## About this task
Write the next part of the Qdrant 1.15 release notes, starting right after the bullet on 1.5-bit and 2-bit quantization.

## Page excerpt
# Qdrant 1.15 - Smarter Quantization & better Text Filtering
[**Qdrant 1.15.0 is out!**](https://github.com/qdrant/qdrant/releases/tag/v1.15.0) Let’s look at the main features for this version:

**New quantizations:** We introduce asymmetric quantization and 1.5 and 2-bit quantizations. Asymmetric quantization allows vectors and queries to have different quantization algorithms. 1.5 and 2-bit quantizations allow for improved accuracy.

**Changes in text index**: Introduction of a new multilingual tokenizer, stopwords support, stemming, and phrase matching.

Various optimizations, including **HNSW healing**, allowing HNSW indexes to reuse the old graph without a complete rebuild, and **Migration to Gridstore** unlocks faster injestion.


## New Quantization Modes

![Section 1](/blog/qdrant-1.15.x/section-1.png)

We are expanding the Qdrant quantization toolkit with:

* **1.5-bit and 2-bit quantization** for better tradeoffs between compression and accuracy.

## Recorded data
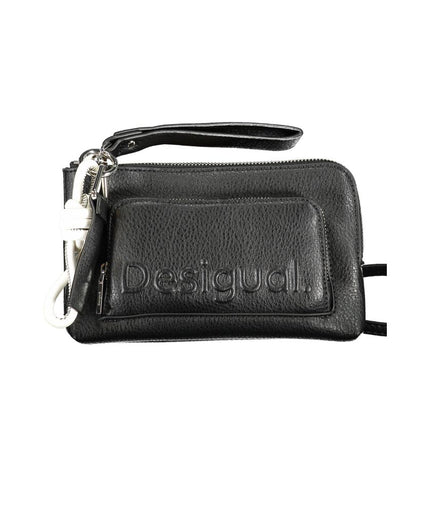 Desigual Black Polyethylene Handbag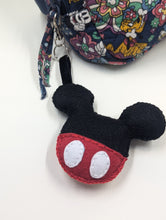 Load image into Gallery viewer, Mr. Mouse  Bag Charm
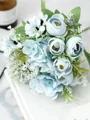 Flotte Fri Form Silke Blomst Brudebuketter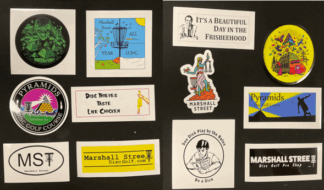 Marshall Street 6 Sticker Pack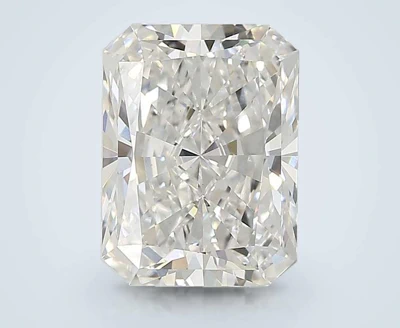 3.08ct E VS1 Rare Carat Ideal Cut Radiant Lab Grown Diamond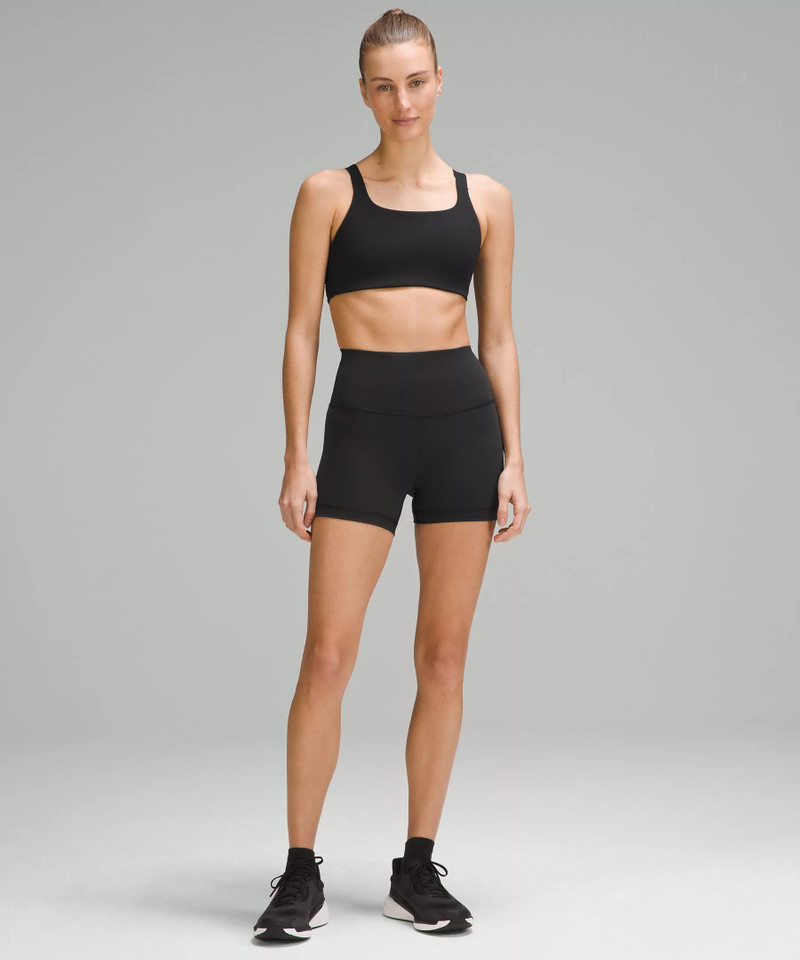 Ultralu Square-Neck Workout Bra *Medium Support, B/C Cup 3
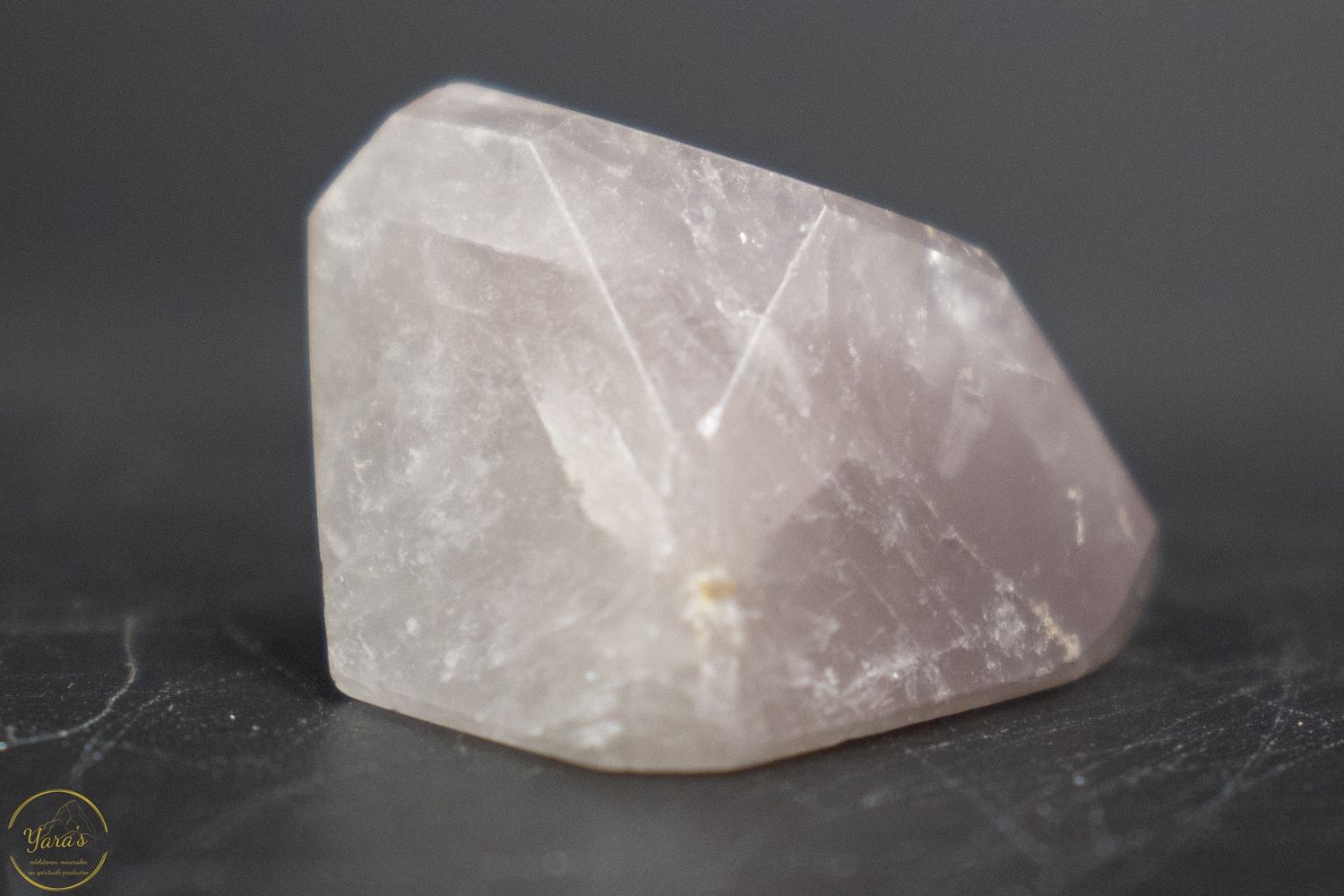 Lithiumkwarts freeform gepolijst -  10 gram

## Answer
* **Asymmetric quantization** to combine binary storage with scalar queries for smarter memory use.

### 1.5-Bit and 2-Bit Quantization
We introduce a new **binary quantization** storage that uses **2 and 1.5 bits** per dimension, improving precision for smaller vectors. Previous one-bit compression resulted in significant data loss and precision drops for vectors smaller than a thousand dimensions, often requiring expensive rescoring. 2-bit quantization offers 16X compression compared to 32X with one bit, improving performance for smaller vector dimensions. The 1.5-bit quantization compression offers 24X compression and intermediate accuracy.

![2bit Quantization](/blog/qdrant-1.15.x/1.5-2-bit-quantization.png)

A major limitation of binary quantization is poor handling of values close to zero. 2-bit quantization addresses this by explicitly representing zeros using an efficient scoring mechanism. With 1.5-bit quantization we balance the efficiency of binary quantization with accuracy improvements of 2-bit quantization.

<details>
<summary>Benchmark Results: 2-bit vs 1-bit and Scalar Quantization</summary>

We ran extensive benchmarks to compare the new 2-bit quantization with both traditional 1-bit (binary) quantization and scalar quantization (e.g., 8-bit).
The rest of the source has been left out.